§ TEXT PROVIDED:
-----

Loading login details...

Guide to DeltaXML Pipeline Configuration

Table of Contents

1. Introduction

1.1. The Benefits of Pipelines

The use of Processing Pipelines allows complex systems for XML processing to be composed from a number of smaller, simpler components. The underlying concepts were initially developed with the SAX parsing and filtering APIs and have subsequently been adopted by XSLT and other standards. For further information and background on JAXP and SAX event pipelining please refer to Powering Pipelines with JAXP, a paper presented at XML 2004.

1.2. What is DXP?

The DXP (Delta Xml Pipelines) language defines a processing pipeline in XML. DXP describes XML processing pipelines to prepare data prior to DeltaXML comparison and to process data after comparison. It is an XML language and can be used by anyone familiar with XML data; it does not require any knowledge of Java programming.

DXP is not a general purpose XML pipelining language[1]; it is optimized for pipelines containing a DeltaXML Comparator. Unlike general purpose pipelining languages there is no mechanism for specifying the location of the two input sources or documents or to specify where the pipeline result will be located or produced. With DXP these are capabilities of the tool into which DXP has been embedded. For example, a GUI tool such as DeltaWing may provide GUI widgets for selecting input files. Another feature specific to DXP is that the two input pipelines into the comparator are identical or 'symetrical': the same set of filters is applied to each of the comparator inputs.

DXP can also be considered a tool extension language, and this is indeed how it is used in the DeltaWing and command.jar applications included in the DeltaXML Core from release 3.1. The ability to embed DXP processing is also available for you to use in your applications. The com.deltaxml.core.DXPConfiguration class is provided to include DXP capabilities in a wide range of Java applications. This will simplify configuration and enable flexibility in the use of the DeltaXML Comparator.

1.3. Summary of DXP

Here is a quick summary of DXP:

2. The Pipeline Model

2.1. An introductory example

This diagram of an example pipeline provides a good introduction to the concepts described in this section.

-----

§ TASK REQUIREMENTS: Reproduce the pipeline configuration guide starting with "The DXP (Delta" and going on through "of Java programming.", replacing "Java programming" with "Java development".

-----

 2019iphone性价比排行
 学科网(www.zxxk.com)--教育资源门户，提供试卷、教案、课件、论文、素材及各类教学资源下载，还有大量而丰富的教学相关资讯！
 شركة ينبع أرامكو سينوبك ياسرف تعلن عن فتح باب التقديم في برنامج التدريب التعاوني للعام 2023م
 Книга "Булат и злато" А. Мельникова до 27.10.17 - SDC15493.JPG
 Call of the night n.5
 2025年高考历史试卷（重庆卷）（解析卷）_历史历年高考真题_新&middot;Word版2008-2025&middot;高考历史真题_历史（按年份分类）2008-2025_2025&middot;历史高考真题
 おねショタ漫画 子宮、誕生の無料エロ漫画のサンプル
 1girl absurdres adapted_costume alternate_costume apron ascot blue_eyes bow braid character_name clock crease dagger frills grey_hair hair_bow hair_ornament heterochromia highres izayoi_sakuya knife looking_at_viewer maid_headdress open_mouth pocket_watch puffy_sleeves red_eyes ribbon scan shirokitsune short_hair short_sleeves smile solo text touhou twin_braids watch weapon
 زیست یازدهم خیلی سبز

-----

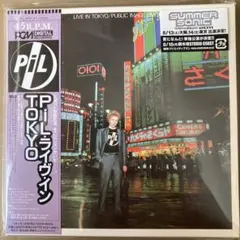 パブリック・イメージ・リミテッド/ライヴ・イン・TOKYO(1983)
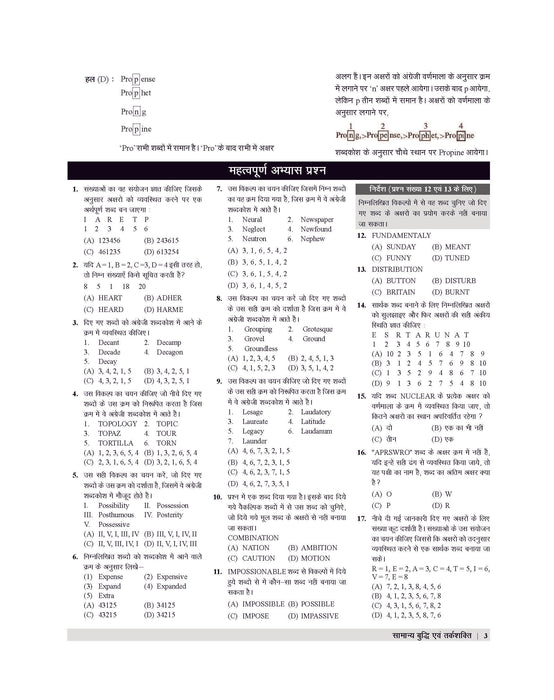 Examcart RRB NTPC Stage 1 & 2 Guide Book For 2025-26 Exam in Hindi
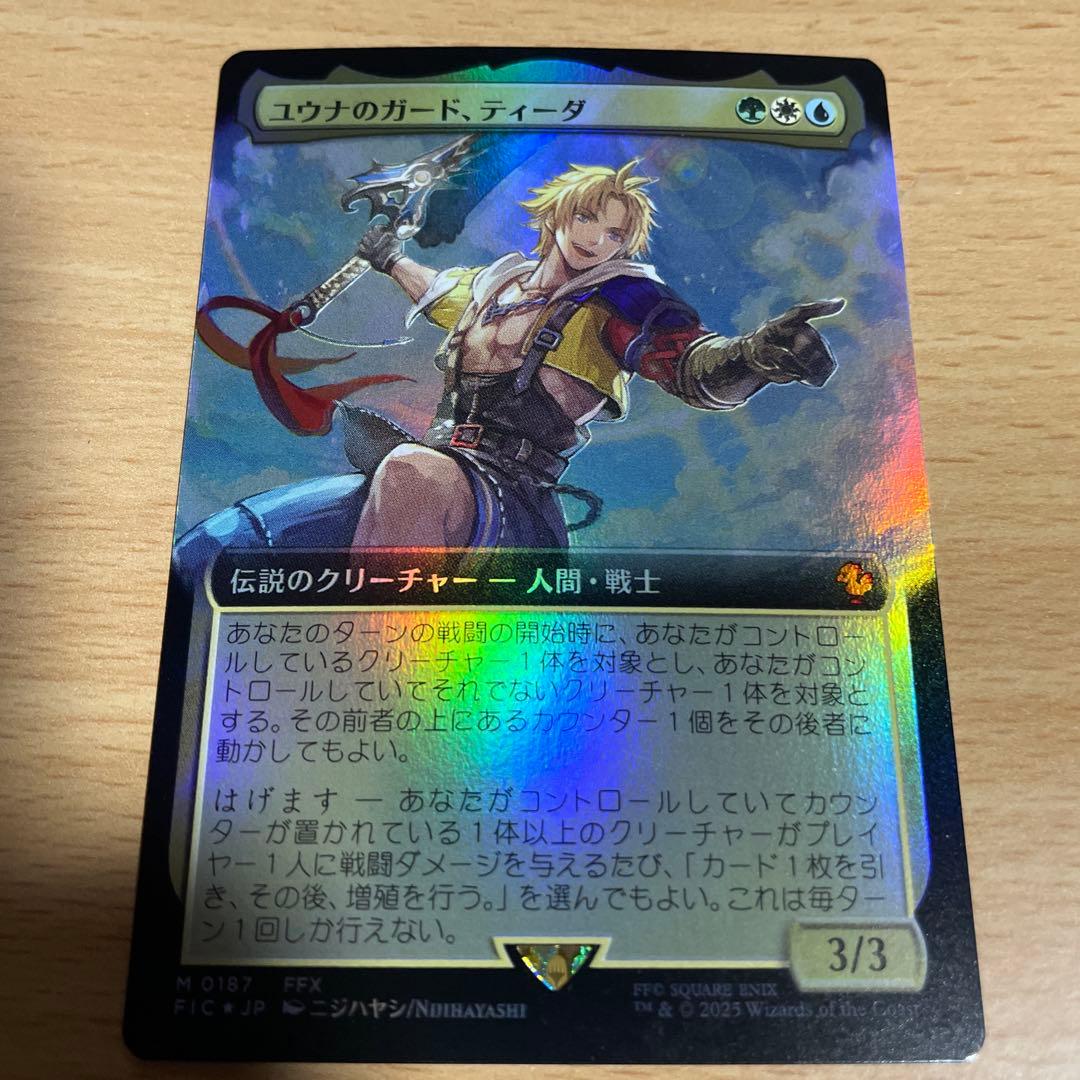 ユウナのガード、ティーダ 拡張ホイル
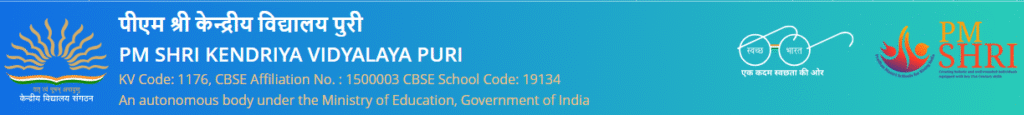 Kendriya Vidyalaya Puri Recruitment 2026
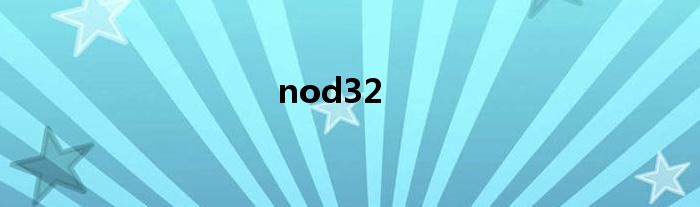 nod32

-----

§ RESULT OF THE EXERCISE:
The DXP (Delta Xml Pipelines) language defines a processing pipeline in XML. DXP describes XML processing pipelines to prepare data prior to DeltaXML comparison and to process data after comparison. It is an XML language and can be used by anyone familiar with XML data; it does not require any knowledge of Java development.